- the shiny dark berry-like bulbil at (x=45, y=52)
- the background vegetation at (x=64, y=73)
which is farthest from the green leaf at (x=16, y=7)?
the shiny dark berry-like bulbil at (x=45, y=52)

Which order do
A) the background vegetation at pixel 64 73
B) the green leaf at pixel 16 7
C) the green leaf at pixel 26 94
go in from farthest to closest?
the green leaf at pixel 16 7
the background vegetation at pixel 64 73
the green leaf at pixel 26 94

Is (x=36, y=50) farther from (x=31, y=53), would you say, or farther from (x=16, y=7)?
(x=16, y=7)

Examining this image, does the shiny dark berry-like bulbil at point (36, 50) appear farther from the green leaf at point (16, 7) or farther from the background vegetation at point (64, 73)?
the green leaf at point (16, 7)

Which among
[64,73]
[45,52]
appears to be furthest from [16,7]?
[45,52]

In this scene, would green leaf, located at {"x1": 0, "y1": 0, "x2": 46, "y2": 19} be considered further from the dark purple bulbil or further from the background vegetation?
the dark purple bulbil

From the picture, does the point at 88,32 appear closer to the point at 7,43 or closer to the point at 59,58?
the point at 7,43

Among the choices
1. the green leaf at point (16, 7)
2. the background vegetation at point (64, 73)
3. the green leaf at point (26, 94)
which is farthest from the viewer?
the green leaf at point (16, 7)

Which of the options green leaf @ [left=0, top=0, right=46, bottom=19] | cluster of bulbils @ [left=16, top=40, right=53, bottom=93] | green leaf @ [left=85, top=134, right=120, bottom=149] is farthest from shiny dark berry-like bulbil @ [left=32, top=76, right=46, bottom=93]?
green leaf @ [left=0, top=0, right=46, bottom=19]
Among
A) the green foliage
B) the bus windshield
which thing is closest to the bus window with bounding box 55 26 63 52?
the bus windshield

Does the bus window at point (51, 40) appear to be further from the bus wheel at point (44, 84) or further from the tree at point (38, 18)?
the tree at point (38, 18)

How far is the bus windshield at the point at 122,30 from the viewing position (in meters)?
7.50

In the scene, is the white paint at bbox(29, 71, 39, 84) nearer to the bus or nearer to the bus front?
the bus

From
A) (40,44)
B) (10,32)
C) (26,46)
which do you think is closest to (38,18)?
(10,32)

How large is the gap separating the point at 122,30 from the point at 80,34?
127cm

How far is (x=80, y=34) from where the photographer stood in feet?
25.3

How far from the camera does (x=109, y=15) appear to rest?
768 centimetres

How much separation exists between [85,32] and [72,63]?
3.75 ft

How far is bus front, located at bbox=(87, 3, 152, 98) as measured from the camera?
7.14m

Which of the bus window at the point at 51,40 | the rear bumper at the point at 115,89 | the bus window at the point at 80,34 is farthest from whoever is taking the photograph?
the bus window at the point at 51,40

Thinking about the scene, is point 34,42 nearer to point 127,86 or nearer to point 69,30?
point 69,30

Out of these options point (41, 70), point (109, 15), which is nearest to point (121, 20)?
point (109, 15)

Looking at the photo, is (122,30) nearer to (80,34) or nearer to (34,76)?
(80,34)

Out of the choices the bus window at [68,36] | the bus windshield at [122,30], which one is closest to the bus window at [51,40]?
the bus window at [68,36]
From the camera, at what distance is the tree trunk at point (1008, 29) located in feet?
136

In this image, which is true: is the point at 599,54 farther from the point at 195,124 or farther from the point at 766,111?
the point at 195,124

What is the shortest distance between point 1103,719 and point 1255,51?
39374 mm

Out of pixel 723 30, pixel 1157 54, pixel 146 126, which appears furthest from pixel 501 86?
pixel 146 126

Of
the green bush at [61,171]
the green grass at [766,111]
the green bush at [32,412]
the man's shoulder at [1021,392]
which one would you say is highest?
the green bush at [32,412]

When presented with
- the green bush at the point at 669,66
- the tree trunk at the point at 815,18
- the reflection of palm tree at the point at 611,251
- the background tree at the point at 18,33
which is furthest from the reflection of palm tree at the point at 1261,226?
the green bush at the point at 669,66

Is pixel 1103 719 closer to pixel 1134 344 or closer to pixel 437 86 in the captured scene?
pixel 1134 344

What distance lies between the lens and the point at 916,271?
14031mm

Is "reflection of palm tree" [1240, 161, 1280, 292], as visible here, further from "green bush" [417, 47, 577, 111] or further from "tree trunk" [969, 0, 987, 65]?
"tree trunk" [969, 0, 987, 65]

Problem to work on: Can you arrange the lines of the records, from the line containing "What distance lies" through the end of the records, as a Markdown table with the columns Row and Line, leaving out blank lines?

Solution for this exercise:
| Row | Line |
|---|---|
| 1 | What distance lies between the lens and the point at 916,271? |
| 2 | 14031mm |
| 3 | Is "reflection of palm tree" [1240, 161, 1280, 292], as visible here, further from "green bush" [417, 47, 577, 111] or further from "tree trunk" [969, 0, 987, 65]? |
| 4 | "tree trunk" [969, 0, 987, 65] |